The details emerged as Bob Ledsome, deputy director of building regulations between 2011 and 2018, gave evidence on Wednesday.
A briefing pack was compiled by his division ahead of junior minister Andrew Stunell’s appearance at a meeting with Oliver Letwin, who was leading the Cabinet Office’s red tape challenge in May 2012.
Mr Stunell was set to be quizzed by Mr Letwin about regulations that could be ditched by the department at his ‘star chamber’, named after the powerful royal court of the Tudor era.
The briefing pack, developed by civil servants for Mr Stunell, gave ministers options on ways to cut ‘red tape’ and one option presented was to entirely scrap building control.
The briefing said: “Is there anything else we could scrap or amend eg introduced radical ideas like insurance to replace building control?”
It added that other measures could include greater reliance on insurance and “more self-regulation by extending self-certification”. It warned such steps could have “significant downsides”.
Asked if the proposals caused him concern, Mr Ledsome said: “No, because we were asked, quite rightly so, to think broadly about options for ministers to consider…
“We were doing our job of providing ministers with the widest range of issues and options for them to think about.”
Mr Ledsome was grilled throughout the day about the review of Approved Document B, which provides guidance on building regulations covering fire safety, that was supposed to be carried out following the Lakanal House fire in 2009 when six people died.
After an inquest concluded in March 2013, the coroner made a series of recommendations, which were later not implemented by the government. One of the proposals was to make the approved document easier to digest as it was “a most difficult document to use”.
Then-communities secretary Eric Pickles agreed to review Approved Document B in response to the recommendations.
He said: “I can assure you that my department is committed to a programme of simplification.

• [Aim]: In the building regulations excerpt, copy the passage starting at "Mr Ledsome was" and ending at "programme of simplification.", replacing "recommendations" with "findings".

• [Data block]:
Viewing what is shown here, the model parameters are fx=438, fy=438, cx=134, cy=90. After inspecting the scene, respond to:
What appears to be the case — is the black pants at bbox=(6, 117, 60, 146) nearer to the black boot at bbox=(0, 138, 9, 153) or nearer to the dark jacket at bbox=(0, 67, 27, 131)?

• [Reply to the exercise]:
Mr Ledsome was grilled throughout the day about the review of Approved Document B, which provides guidance on building regulations covering fire safety, that was supposed to be carried out following the Lakanal House fire in 2009 when six people died.
After an inquest concluded in March 2013, the coroner made a series of findings, which were later not implemented by the government. One of the proposals was to make the approved document easier to digest as it was “a most difficult document to use”.
Then-communities secretary Eric Pickles agreed to review Approved Document B in response to the findings.
He said: “I can assure you that my department is committed to a programme of simplification.